(Texte présenté)
━━━━
Assemblée générale d’Agir contre le Chômage (AC Réunion)

Informer les précaires sur leurs droits

30 janvier 2006

Le 27 janvier 2006, 16 rue Charles Gounod à Saint Denis, AC Réunion a réuni son assemblée générale annuelle.

"Nous avons conscience d’être en face d’un monde qui meurt, mais nous avons du mal à en imaginer un autre...". C’est avec cette première phrase que la présidente du mouvement "Agir contre le Chômage (AC Réunion)", Patricia Château, commence la lecture de son rapport moral. Le ton est donné, ainsi, la jeune mère de famille dit tout haut ce que les oreilles du pouvoir et une grande partie du monde politique refusent d’entendre. Tout en poursuivant sa lecture, le ton monte, parfois ironique, parfois revendicatif. Elle en profite pour envoyer des pics à la classe dirigeante, son rapport se dédoublant dans une véritable attaque en règle contre ceux qui promettent des lendemains qui chantent et qui, une fois au pouvoir, laissent la précarité s’installer comme si c’était un choix de société inéluctable. "Depuis plus de 20 ans, des spécialistes et des experts de pacotille nous annoncent le retour de la croissance et le dynamisme économique censés nous sortir de la crise ! Or, la crise est devenue un état permanent. Ce qui n’empêche pas qu’un flot d’argent continue de couler sur une minorité tandis que la pauvreté s’installe aux coins de nos rues, dans nos villes et nos campagnes", continue de dénoncer Patricia Château.
━━━━
(Objectif)
Reproduisez à l'identique l'intégralité du passage de l'article sur l'assemblée générale d'AC Réunion qui va de « Assemblée générale d’Agir » jusqu'à « assemblée générale annuelle. ». La liste ci-dessous n'intervient en rien dans cet exercice.

(Données fournies)
━━━━
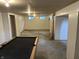 Large basement area featuring a pool table and ample space for customization at 737 Howard St, Shelbyville, IN 46176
━━━━
(Réponse attendue)
Assemblée générale d’Agir contre le Chômage (AC Réunion)

Informer les précaires sur leurs droits

30 janvier 2006

Le 27 janvier 2006, 16 rue Charles Gounod à Saint Denis, AC Réunion a réuni son assemblée générale annuelle.